Example: Suppose X = {1,2,3,4,5}, and X1 = {1,2,3,4} X2 = {1,3,4}  X3={1,3,5}, X4 = {2,5}

Then we can set each Xi‘ to be = Xi, except X3‘ where we’ll add the element 2.  This gives us the arrangement:

rooted-tree-storage-assignment

 

The way to think of the X1 is as “required elements along a path from the root”, and the Xi‘ is as “the actual elements along the path from the root”.

But the paper from Gavril that has the reduction gives what I think is the better definition:

Gavril’s Definition: (He calls this problem “Augmented directed tree arrangement”) Given a bipartite graph B, whose vertices can be split into two sets X and Y, and an integer K, can we add K or less edges to B to form a new bipartite graph such that:

  • The elements in X can be arranged as a directed tree
  • For each subset (I think- it’s not entirely clear whether this is a subset or just a single vertex) S of Y, the vertices in X that are adjacent to S can be arranged to form a directed path in the directed tree of X.

I like this better because you can see that the vertices that need to be in order in the tree  are “pointed to” by edges from Y.  The extra edges that you get in Xi‘ are created by adding more edges between X and Y.

Example: The example above would be represented by the following bipartite graph:

rooted-tree-storage-assignment2

Notice how the vertices from X are arranged to almost form a directed path with no gaps, but we need to add an edge from X2 to Y3 to fix the arrangement.

> [Information shown]

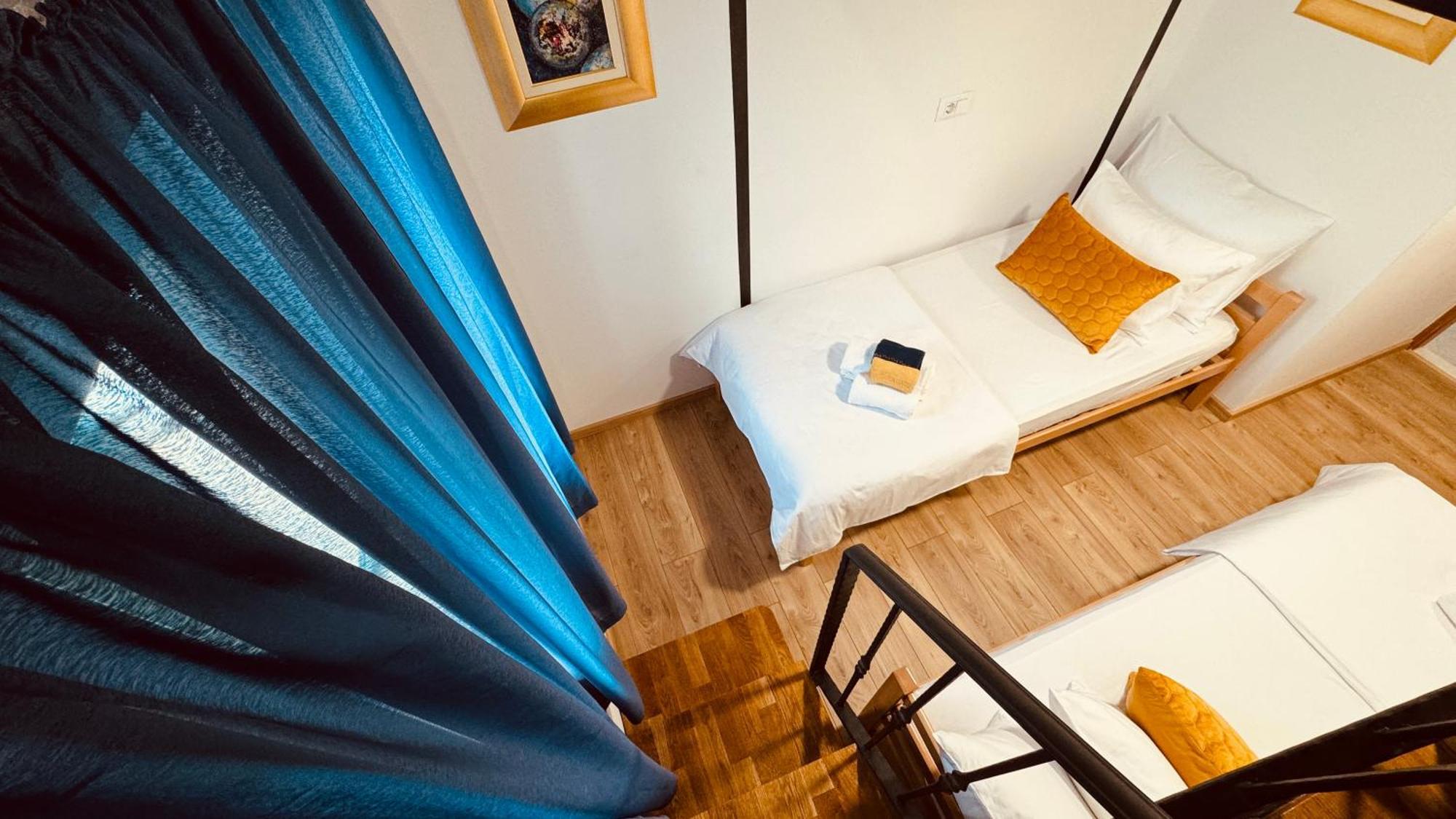 Penthouse Lapis Apartment Split Luaran gambar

> [Tasks and exercises]
1. Retype the storage-assignment passage from "I like this" up to and including "fix the arrangement.".
2. Based on the storage-assignment passage, decide whether each statement agrees with it. For each, answer yes or no and quote the words that decide it.
(a) Gavril calls the problem "Augmented directed tree arrangement."
(b) In the first example, X4 is {2,3,5}.
(c) In the bipartite graph example, an edge from X2 to Y3 must be added to fix the arrangement.
3. In the storage-assignment passage's first example, which set receives an added element, and which element is added?

> [Solutions to the problems]
1.
I like this better because you can see that the vertices that need to be in order in the tree  are “pointed to” by edges from Y.  The extra edges that you get in Xi‘ are created by adding more edges between X and Y.

Example: The example above would be represented by the following bipartite graph:

rooted-tree-storage-assignment2

Notice how the vertices from X are arranged to almost form a directed path with no gaps, but we need to add an edge from X2 to Y3 to fix the arrangement.

2.
(a) Yes: "He calls this problem “Augmented directed tree arrangement”"
(b) No: "X4 = {2,5}"
(c) Yes: "we need to add an edge from X2 to Y3 to fix the arrangement"

3. X3 receives the added element 2.